▶ [ACTION ITEM]:
Produce a word-for-word copy of the data that follows, excluding images.

====================

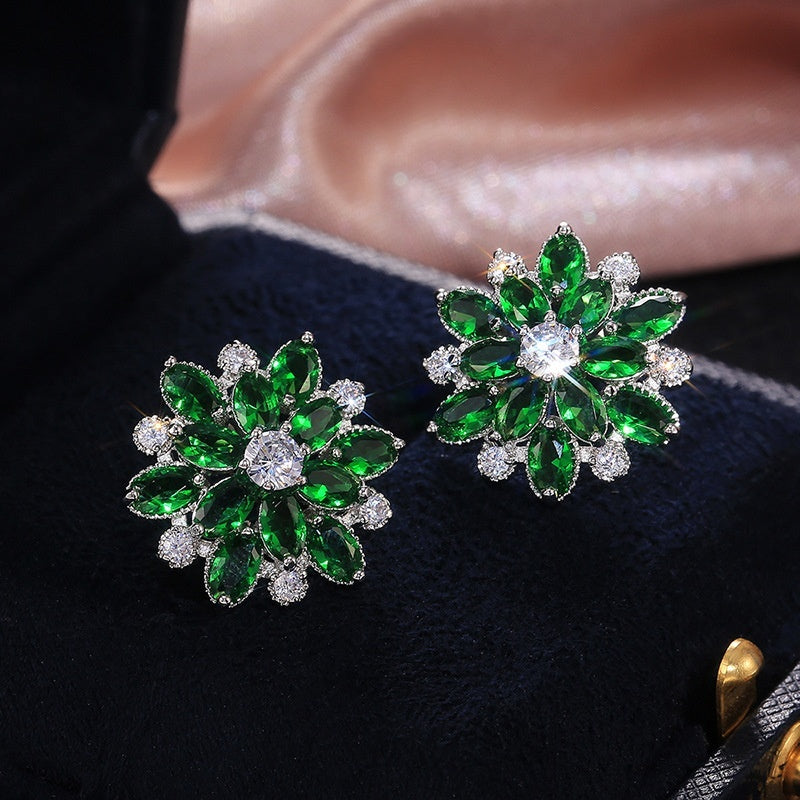 Sunflower Zircon Stud Earrings Silver Plated Jewelry Gift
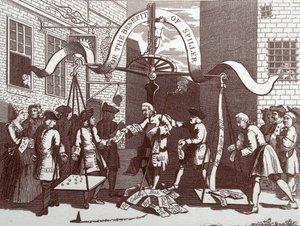 Jongens die naar de natuur gluren door William Hogarth
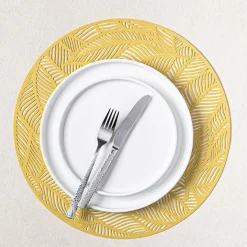 KSP Gather & Dine Leaf Cut-Out Vinyl Placemat (Gold)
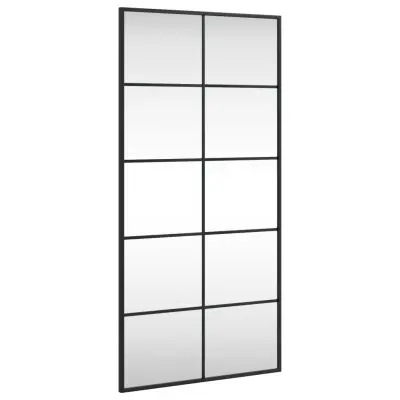vidaXL Stensko ogledalo črno 50x100 cm pravokotno železo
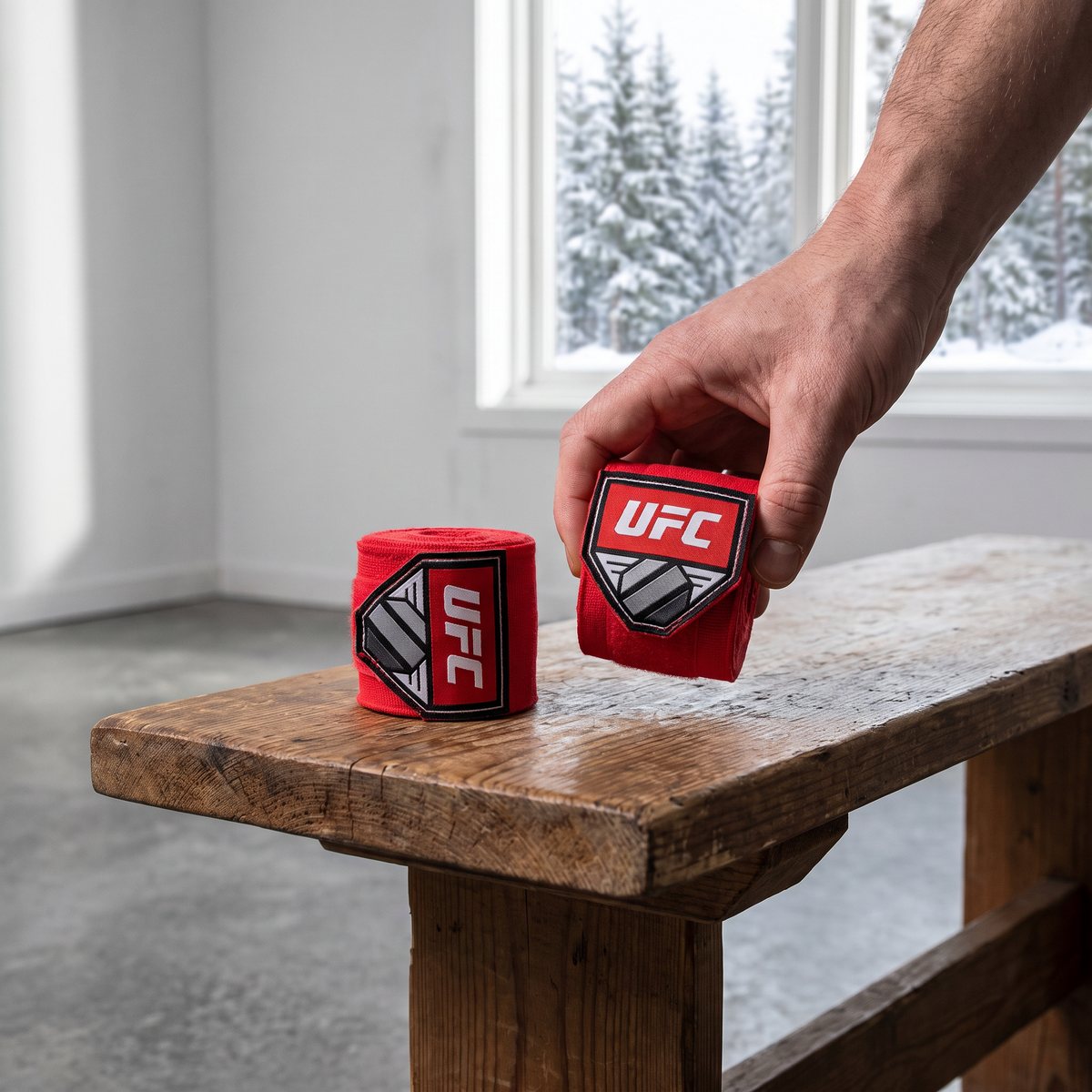 Röda UFC-handlindor på en träbänk i ett svenskt hemmagym med snöig granskog utanför fönstret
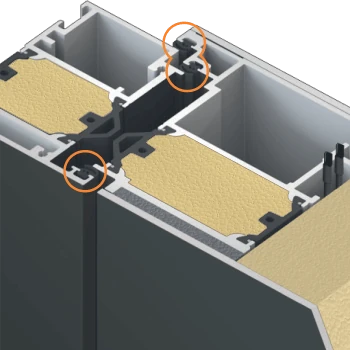 Gedämmter Profilaufbau einer Inotherm Aluminiumhaustür im Schnitt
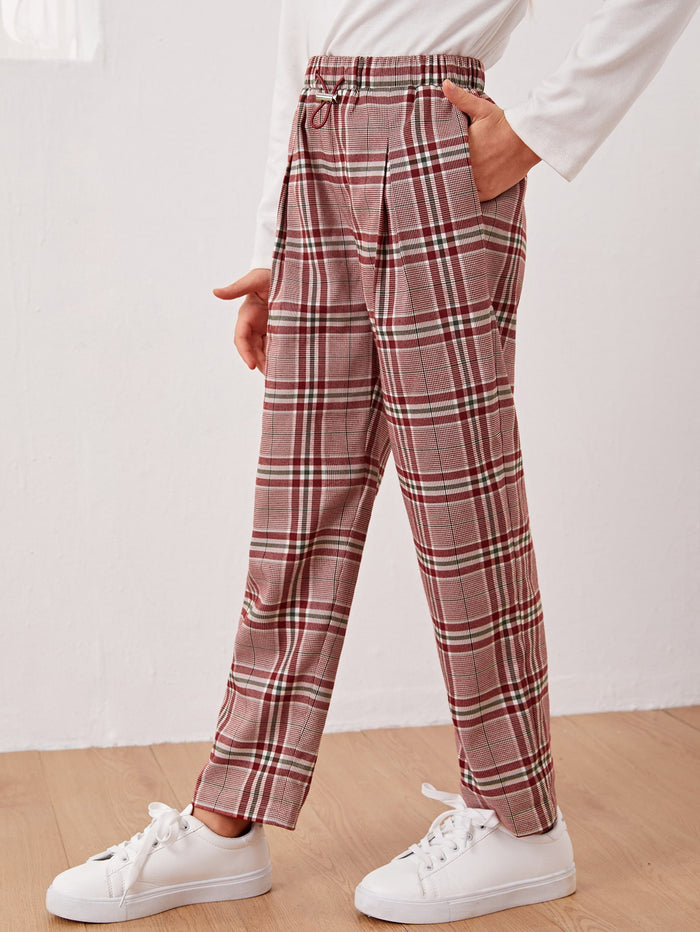 Girls Pocket Front Fold Pleated Plaid Pants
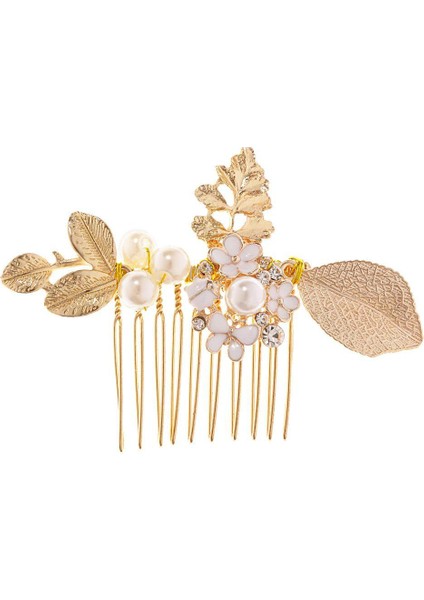 7x Gelin Düğün Inci Taklidi Çiçek Çiçek Saç Tarak Altın (Yurt Dışından) fiyatları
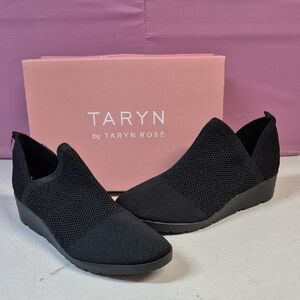 Taryn By Taryn Rose Kabe Size 10 Black Knit Stretch Wedges - New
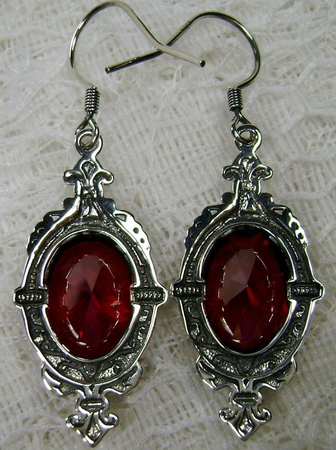 red goth earrings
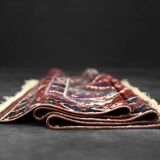 Vintage Red Hand-Woven Oriental Afghan Rug, 1970s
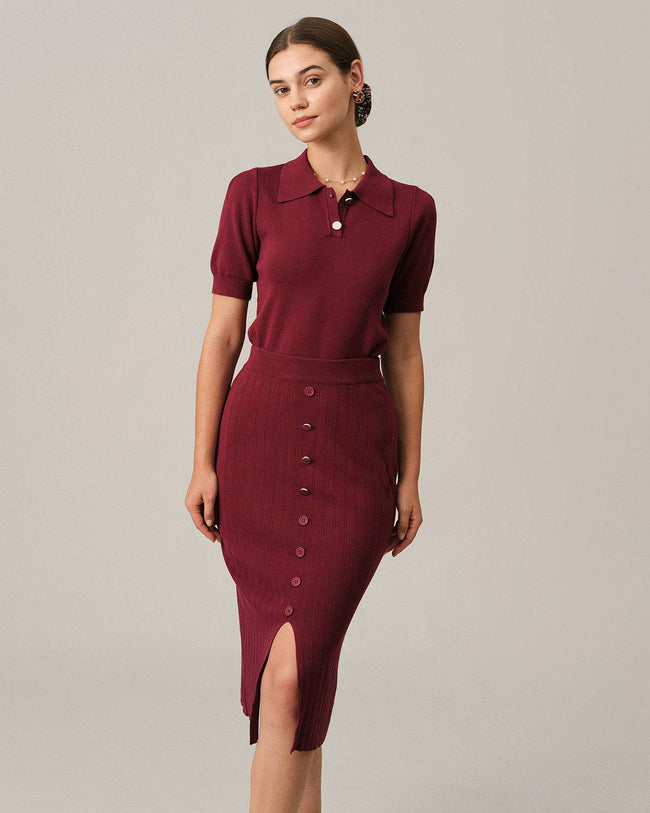 Bodycon button outlet skirt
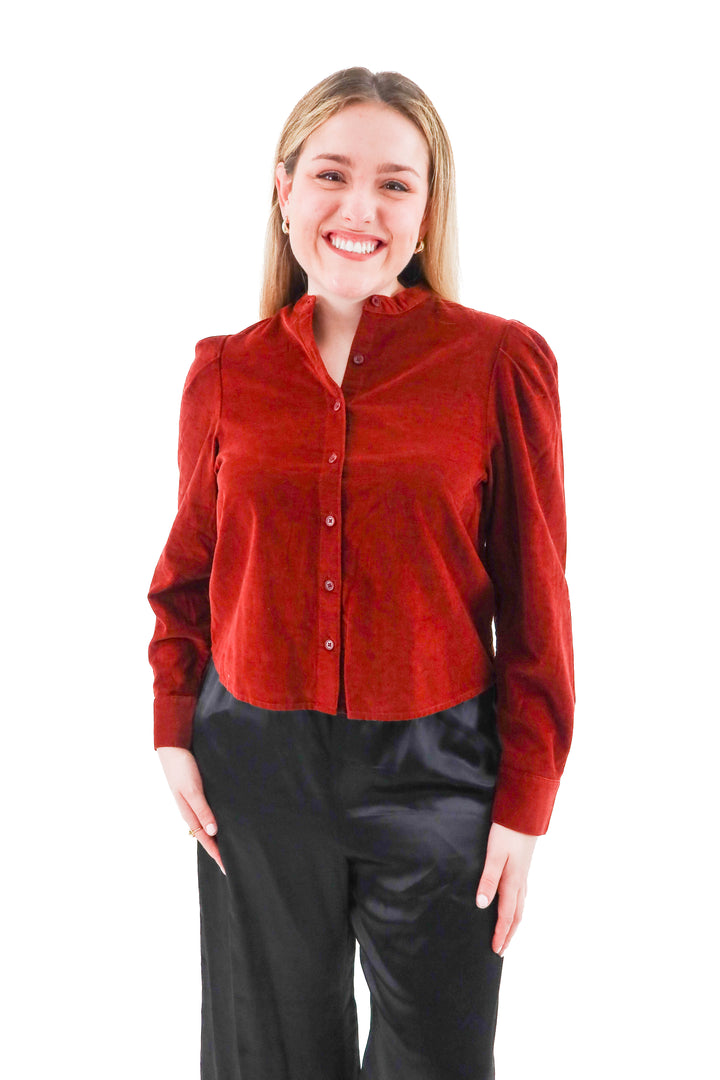 madewell deep rust lightweight corduroy top NWT (m; retail $118)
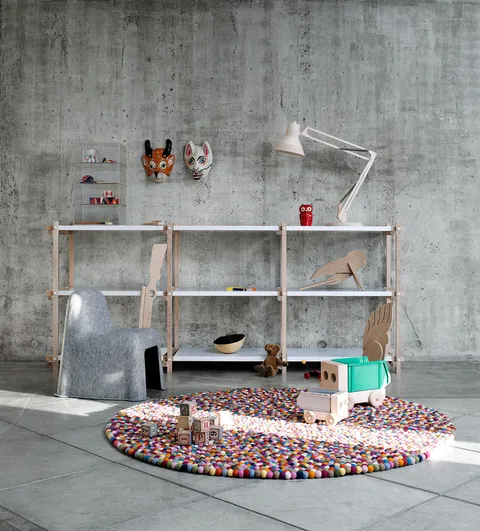 Woody Low white shelf oak frame_Pinocchio multi colour_Little Nobody light grey.jpg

====================

▶ [RESPONSE BELOW]:
 Sunflower Zircon Stud Earrings Silver Plated Jewelry Gift
 Jongens die naar de natuur gluren door William Hogarth
 KSP Gather & Dine Leaf Cut-Out Vinyl Placemat (Gold)
vidaXL Stensko ogledalo črno 50x100 cm pravokotno železo
 Röda UFC-handlindor på en träbänk i ett svenskt hemmagym med snöig granskog utanför fönstret
 Gedämmter Profilaufbau einer Inotherm Aluminiumhaustür im Schnitt
 Girls Pocket Front Fold Pleated Plaid Pants
 7x Gelin Düğün Inci Taklidi Çiçek Çiçek Saç Tarak Altın (Yurt Dışından) fiyatları
 Taryn By Taryn Rose Kabe Size 10 Black Knit Stretch Wedges - New
 red goth earrings
 Vintage Red Hand-Woven Oriental Afghan Rug, 1970s
 Bodycon button outlet skirt
 madewell deep rust lightweight corduroy top NWT (m; retail $118)
 Woody Low white shelf oak frame_Pinocchio multi colour_Little Nobody light grey.jpg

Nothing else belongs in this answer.